Problem description: Exactly and without additions, transcribe the line that contains "family: Phalangeridae" and every line after it in the data.

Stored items
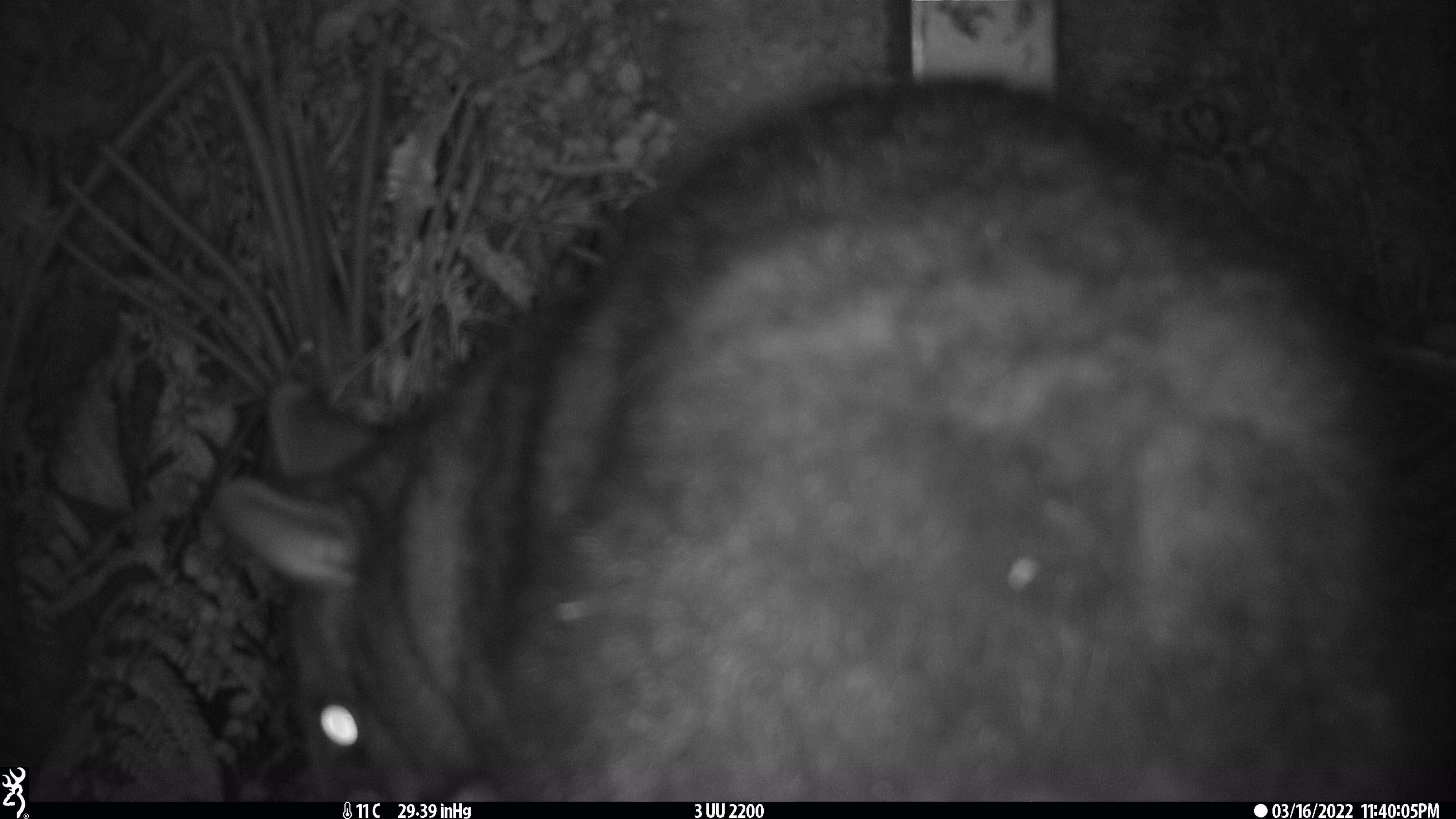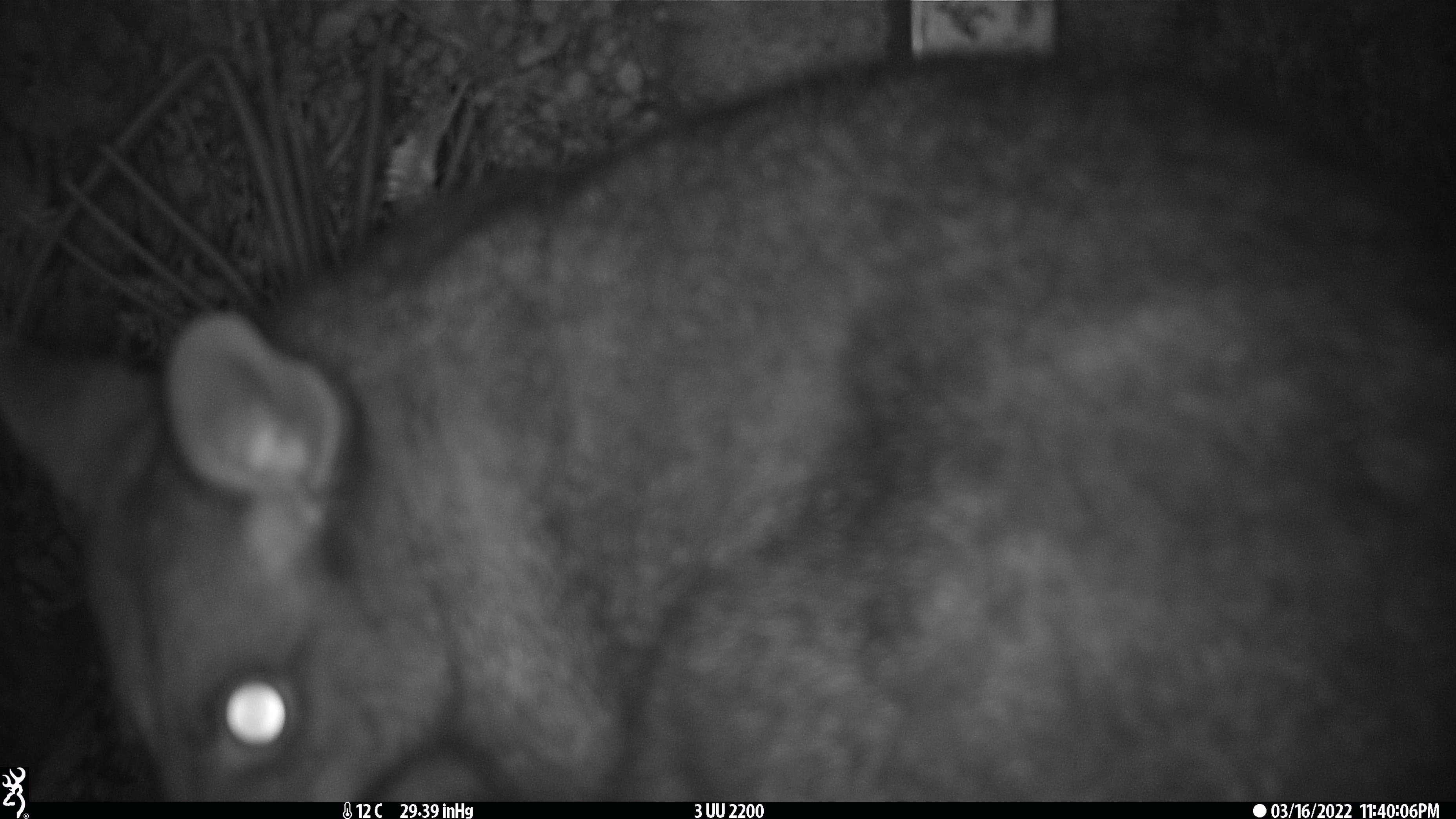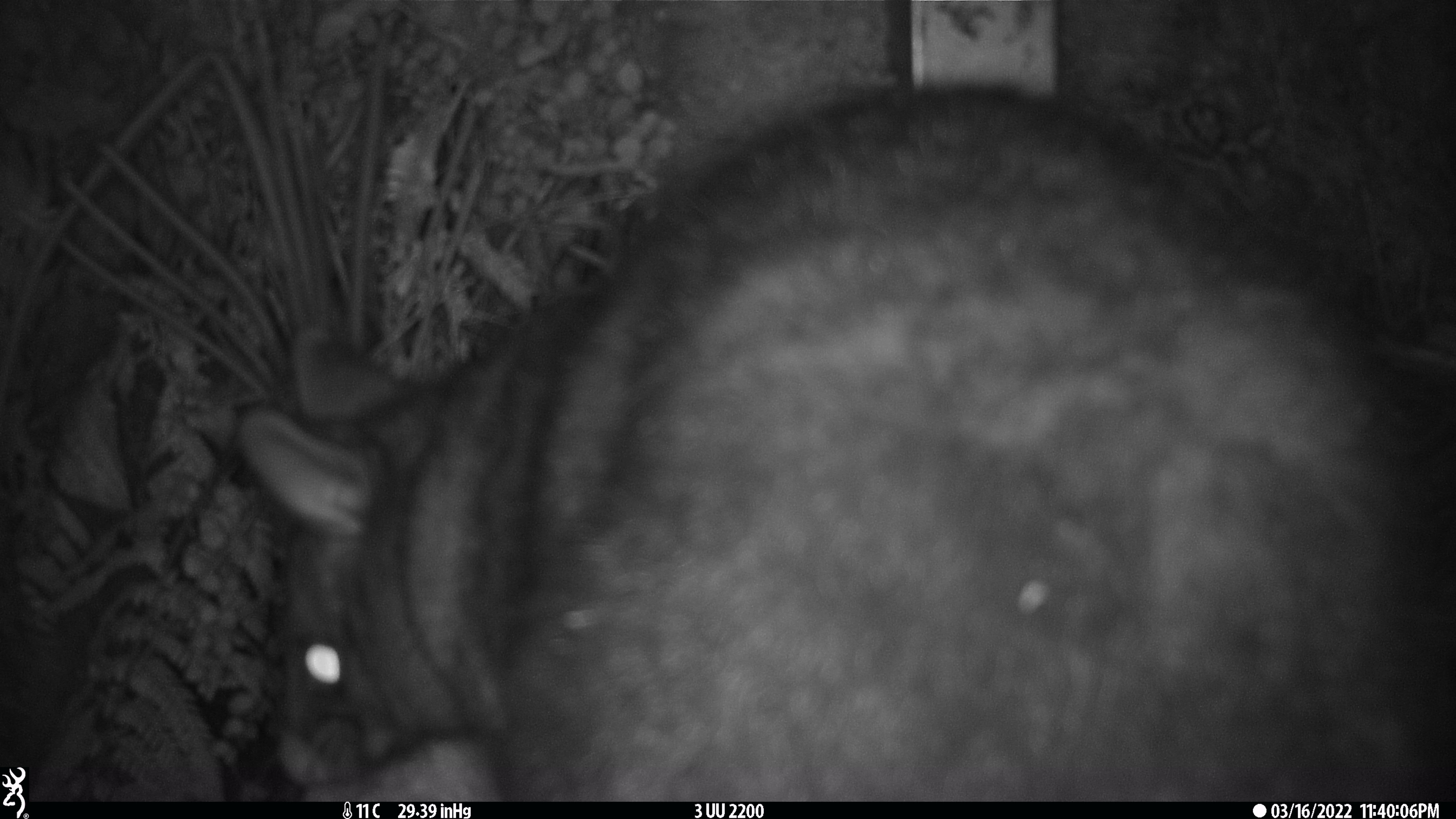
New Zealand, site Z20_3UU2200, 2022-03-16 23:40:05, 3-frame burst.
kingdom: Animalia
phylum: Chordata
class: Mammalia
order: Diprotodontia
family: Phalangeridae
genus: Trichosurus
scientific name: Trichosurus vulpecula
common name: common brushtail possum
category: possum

Response below:
family: Phalangeridae
genus: Trichosurus
scientific name: Trichosurus vulpecula
common name: common brushtail possum
category: possum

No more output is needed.